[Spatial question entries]

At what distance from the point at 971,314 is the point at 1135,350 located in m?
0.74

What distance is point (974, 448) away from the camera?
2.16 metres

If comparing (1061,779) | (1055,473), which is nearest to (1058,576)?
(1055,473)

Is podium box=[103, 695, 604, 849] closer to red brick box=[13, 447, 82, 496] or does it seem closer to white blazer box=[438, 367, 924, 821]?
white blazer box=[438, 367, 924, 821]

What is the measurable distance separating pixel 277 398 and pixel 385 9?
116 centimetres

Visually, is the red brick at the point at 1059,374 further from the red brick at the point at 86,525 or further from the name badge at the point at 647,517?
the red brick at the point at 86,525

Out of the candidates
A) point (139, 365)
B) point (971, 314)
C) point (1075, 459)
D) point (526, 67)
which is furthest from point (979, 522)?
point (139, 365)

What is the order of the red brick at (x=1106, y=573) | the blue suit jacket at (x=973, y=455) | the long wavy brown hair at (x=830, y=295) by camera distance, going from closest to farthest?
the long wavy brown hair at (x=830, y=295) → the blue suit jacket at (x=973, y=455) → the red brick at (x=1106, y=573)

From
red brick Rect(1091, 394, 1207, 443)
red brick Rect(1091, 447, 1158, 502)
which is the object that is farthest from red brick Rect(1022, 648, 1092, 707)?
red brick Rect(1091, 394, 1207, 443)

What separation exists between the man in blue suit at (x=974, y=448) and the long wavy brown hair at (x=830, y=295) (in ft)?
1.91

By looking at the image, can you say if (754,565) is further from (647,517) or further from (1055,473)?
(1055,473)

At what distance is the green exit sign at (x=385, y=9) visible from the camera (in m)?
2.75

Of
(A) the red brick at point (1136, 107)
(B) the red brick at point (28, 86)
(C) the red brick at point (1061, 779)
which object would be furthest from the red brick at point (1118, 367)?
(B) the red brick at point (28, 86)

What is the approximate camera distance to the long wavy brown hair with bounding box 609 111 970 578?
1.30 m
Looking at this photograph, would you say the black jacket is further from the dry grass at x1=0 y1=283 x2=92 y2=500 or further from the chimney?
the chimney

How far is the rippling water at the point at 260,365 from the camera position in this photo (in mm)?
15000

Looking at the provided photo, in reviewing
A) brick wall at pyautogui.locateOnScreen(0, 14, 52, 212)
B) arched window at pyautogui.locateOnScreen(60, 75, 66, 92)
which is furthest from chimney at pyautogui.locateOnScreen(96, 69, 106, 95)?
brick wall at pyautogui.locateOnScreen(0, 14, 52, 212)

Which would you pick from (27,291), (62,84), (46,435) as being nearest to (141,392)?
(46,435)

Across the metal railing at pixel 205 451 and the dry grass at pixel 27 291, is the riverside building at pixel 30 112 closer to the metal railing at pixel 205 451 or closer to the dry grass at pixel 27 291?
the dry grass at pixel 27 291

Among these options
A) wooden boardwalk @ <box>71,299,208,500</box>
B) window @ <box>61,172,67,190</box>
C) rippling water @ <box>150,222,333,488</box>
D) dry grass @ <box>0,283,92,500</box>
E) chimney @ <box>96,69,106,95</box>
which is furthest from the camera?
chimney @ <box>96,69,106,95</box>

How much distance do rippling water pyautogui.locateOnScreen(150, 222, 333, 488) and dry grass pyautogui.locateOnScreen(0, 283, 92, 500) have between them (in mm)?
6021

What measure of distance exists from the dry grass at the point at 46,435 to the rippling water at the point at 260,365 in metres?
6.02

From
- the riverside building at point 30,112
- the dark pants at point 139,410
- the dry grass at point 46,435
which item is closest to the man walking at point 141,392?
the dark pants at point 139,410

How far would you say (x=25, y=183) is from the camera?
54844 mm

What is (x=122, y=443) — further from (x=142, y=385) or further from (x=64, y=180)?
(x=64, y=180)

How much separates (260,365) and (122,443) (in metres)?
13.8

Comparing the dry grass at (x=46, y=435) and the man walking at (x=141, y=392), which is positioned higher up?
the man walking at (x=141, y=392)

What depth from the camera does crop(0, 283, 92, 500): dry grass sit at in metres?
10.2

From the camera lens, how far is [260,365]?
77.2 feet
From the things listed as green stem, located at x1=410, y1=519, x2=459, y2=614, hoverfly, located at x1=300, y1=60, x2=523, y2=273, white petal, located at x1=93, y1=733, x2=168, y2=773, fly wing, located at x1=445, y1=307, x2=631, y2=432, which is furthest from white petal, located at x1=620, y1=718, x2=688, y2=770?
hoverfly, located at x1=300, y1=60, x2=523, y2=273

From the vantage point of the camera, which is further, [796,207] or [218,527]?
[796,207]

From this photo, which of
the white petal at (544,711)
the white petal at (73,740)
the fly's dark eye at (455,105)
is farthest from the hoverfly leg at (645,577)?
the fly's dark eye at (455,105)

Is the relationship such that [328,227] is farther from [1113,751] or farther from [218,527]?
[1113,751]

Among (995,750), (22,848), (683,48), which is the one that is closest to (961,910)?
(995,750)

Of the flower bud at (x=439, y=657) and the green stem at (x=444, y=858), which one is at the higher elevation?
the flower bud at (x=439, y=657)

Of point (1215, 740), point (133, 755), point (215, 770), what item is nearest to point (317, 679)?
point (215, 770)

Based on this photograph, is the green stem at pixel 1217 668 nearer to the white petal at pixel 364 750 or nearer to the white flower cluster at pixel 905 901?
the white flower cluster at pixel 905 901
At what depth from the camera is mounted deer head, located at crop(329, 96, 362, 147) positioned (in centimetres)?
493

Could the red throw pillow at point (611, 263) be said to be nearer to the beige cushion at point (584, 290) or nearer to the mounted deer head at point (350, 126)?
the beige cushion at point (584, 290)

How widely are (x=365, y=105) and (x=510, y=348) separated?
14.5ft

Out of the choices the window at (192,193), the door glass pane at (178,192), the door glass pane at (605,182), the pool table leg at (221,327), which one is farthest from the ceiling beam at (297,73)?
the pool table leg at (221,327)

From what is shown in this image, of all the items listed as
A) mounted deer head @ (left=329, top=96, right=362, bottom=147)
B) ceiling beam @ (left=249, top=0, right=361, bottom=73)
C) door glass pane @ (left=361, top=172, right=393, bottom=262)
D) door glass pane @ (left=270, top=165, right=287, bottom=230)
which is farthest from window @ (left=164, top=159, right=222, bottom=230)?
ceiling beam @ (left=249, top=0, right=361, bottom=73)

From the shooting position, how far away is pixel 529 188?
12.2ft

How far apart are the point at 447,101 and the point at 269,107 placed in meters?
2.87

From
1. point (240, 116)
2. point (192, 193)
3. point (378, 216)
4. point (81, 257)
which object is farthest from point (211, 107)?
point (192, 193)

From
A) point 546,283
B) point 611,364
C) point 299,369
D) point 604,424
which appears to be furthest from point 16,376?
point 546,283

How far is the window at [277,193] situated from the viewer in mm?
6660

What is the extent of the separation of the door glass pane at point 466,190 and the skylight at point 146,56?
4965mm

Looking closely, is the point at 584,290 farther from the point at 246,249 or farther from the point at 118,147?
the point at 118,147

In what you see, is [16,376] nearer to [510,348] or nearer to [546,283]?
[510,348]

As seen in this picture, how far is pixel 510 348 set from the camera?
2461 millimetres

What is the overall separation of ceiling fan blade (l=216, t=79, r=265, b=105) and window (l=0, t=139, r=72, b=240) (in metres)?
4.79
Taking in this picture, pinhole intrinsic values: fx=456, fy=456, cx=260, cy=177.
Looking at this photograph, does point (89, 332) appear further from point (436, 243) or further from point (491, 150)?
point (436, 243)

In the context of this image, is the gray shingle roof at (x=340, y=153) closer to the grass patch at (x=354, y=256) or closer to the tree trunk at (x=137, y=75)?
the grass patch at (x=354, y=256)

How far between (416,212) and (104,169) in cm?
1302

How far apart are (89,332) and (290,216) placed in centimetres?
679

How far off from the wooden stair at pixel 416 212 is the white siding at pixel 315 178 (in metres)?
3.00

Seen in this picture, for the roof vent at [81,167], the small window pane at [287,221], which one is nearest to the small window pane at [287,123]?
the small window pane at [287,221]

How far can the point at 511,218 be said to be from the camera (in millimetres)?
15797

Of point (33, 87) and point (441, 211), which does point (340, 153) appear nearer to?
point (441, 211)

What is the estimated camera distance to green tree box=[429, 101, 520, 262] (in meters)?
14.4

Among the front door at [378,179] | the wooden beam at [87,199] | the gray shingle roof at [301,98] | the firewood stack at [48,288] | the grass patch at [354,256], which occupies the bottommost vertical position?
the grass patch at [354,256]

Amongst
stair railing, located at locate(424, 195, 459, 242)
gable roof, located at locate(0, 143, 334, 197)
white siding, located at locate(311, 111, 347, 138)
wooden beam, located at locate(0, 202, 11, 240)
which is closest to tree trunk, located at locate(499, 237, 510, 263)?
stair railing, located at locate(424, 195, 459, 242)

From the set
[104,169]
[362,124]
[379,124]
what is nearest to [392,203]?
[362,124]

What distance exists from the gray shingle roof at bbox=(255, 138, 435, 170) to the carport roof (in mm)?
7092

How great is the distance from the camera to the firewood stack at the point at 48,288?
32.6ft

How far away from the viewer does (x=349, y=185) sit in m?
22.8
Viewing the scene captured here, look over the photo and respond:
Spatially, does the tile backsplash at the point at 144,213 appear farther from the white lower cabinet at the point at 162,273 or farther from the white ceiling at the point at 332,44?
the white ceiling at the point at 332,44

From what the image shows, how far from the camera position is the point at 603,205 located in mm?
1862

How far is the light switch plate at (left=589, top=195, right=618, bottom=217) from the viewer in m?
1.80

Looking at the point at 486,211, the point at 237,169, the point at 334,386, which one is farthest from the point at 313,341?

- [Written problem]:
Repeat the line that contains "How far between", then every line after it until the records end, with nothing added.

- [Answer to this exercise]:
How far between (416,212) and (104,169) in cm?
1302

How far apart are (89,332) and (290,216) placed in centimetres?
679

How far off from the wooden stair at pixel 416 212 is the white siding at pixel 315 178 (in metres)?
3.00

Seen in this picture, for the roof vent at [81,167], the small window pane at [287,221], which one is nearest to the small window pane at [287,123]?
the small window pane at [287,221]

How far can the point at 511,218 be said to be from the camera (in millimetres)?
15797

Of point (33, 87) and point (441, 211), which does point (340, 153) appear nearer to?
point (441, 211)

What is the estimated camera distance to green tree box=[429, 101, 520, 262] (in meters)?
14.4

Among the front door at [378,179] | the wooden beam at [87,199] | the gray shingle roof at [301,98] | the firewood stack at [48,288] | the grass patch at [354,256], which occupies the bottommost vertical position?
the grass patch at [354,256]

Amongst
stair railing, located at locate(424, 195, 459, 242)
gable roof, located at locate(0, 143, 334, 197)
white siding, located at locate(311, 111, 347, 138)
wooden beam, located at locate(0, 202, 11, 240)
which is closest to tree trunk, located at locate(499, 237, 510, 263)?
stair railing, located at locate(424, 195, 459, 242)

From the set
[104,169]
[362,124]
[379,124]
what is nearest to [392,203]?
[362,124]

What distance exists from the gray shingle roof at bbox=(255, 138, 435, 170) to the carport roof (in mm)?
7092

How great is the distance from the camera to the firewood stack at the point at 48,288?
32.6ft

How far away from the viewer does (x=349, y=185) sit in m?
22.8
Viewing the scene captured here, look over the photo and respond:
Spatially, does the tile backsplash at the point at 144,213 appear farther from the white lower cabinet at the point at 162,273 or farther from the white ceiling at the point at 332,44?
the white ceiling at the point at 332,44

From what the image shows, how far from the camera position is the point at 603,205 located in mm?
1862

How far is the light switch plate at (left=589, top=195, right=618, bottom=217) from the viewer in m?
1.80

Looking at the point at 486,211, the point at 237,169, the point at 334,386, which one is farthest from the point at 313,341?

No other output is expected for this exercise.